Une volonté inébranlable
S'adressant aux pays occidentaux et à «leurs instruments dans la région», le leader de la Résistance a réaffirmé que les chiites ne laisseront jamais tomber la cause palestinienne. «Dites que nous sommes des terroristes, des criminels, dites ce que vous voulez et tuez-nous sur tous les fronts... Nous, les chiites, ne laisserons jamais la Palestine. Combattre Israël et défendre le Liban et la Palestine est une cause héritée de nos ancêtres, une cause que nous avons dans le sang, le Hezbollah n'oubliera jamais la Palestine», a-t-il martelé.
Dans son discours, sayyed Nasrallah a ignoré toutes les attaques et les critiques dont le Hezbollah fait l'objet, y compris de la part du président de la République, Michel Sleiman, qui a tenu, jeudi, un discours ambigu, sur les armes de la Résistance. A ceux qui tentent, désespérément, de semer la discorde entre le Hezbollah et l'Armée libanaise, en accusant le parti d'être derrière les roquettes tirées jeudi soir sur la région de Yarzé, sayyed Nasrallah a répondu: «La Résistance restera prête pour défendre le Liban aux côtés de l'Armée libanaise que nous saluons et nous rendons hommage à ses martyrs».

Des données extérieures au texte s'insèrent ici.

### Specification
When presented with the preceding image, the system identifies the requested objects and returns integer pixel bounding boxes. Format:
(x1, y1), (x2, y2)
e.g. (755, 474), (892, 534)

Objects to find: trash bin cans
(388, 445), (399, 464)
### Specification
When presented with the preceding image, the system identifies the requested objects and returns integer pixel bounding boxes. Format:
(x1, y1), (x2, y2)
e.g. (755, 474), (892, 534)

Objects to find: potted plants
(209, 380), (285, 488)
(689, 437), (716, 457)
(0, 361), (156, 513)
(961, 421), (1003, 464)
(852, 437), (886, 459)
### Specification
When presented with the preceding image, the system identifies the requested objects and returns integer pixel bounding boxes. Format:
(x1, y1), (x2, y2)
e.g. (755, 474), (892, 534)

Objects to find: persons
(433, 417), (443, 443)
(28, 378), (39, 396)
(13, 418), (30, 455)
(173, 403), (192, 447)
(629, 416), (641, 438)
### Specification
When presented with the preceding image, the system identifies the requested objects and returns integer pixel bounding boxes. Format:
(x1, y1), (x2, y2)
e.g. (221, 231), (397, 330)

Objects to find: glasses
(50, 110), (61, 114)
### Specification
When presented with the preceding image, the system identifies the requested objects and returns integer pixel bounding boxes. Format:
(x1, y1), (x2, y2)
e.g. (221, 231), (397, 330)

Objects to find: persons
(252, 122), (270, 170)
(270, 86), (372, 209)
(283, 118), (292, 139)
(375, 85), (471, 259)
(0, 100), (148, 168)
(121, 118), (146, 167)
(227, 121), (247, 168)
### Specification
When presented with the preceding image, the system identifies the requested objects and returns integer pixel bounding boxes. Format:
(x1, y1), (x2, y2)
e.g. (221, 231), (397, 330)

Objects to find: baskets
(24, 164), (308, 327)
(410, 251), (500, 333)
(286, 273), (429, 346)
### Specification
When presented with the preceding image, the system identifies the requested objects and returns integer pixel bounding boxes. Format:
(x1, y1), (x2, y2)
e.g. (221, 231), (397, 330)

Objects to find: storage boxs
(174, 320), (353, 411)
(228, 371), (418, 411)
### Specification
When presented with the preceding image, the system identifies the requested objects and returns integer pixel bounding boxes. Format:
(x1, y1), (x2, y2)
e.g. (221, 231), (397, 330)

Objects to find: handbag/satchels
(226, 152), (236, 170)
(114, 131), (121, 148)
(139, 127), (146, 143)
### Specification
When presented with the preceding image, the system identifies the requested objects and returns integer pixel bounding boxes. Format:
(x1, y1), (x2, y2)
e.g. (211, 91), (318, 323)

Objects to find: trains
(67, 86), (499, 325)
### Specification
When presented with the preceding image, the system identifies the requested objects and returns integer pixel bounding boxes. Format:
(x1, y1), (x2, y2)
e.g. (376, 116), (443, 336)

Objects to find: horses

Le leader du Hezbollah a ensuite appelé à arrêter le bain de sang en Syrie, en Irak et au Pakistan, et à renforcer le dialogue pour trouver des solutions aux crises. Pointant un doigt accusateur en direction de «ceux qui soutiennent et financent» les takfiris, il a relevé que le sang coule là où sévissent ces groupes. «Ceux qui parrainent les groupes takfiris et les poussent au combat portent la responsabilité de la destruction des pays de la région», a-t-il estimé. «Mais leur projet vengeur sera voué à l'échec», a-t-il assuré, avant d'ajouter que, dans ce contexte, tout conflit confessionnel, politique, idéologique ne doit pas faire oublier la cause palestinienne.
L'apparition publique de sayyed Nasrallah et l'importance des messages exceptionnels qu'il a délivrés, ont vidé de son contenu le discours qu'a prononcé, quelques heures plus tard, l'ancien Premier ministre, Saad Hariri. Les propos du chef du Courant du futur, qui a dénoncé 45 fois les «armes du Hezbollah», sont apparus bien faibles devant le serment de sayyed Nasrallah de ne jamais oublier la Palestine.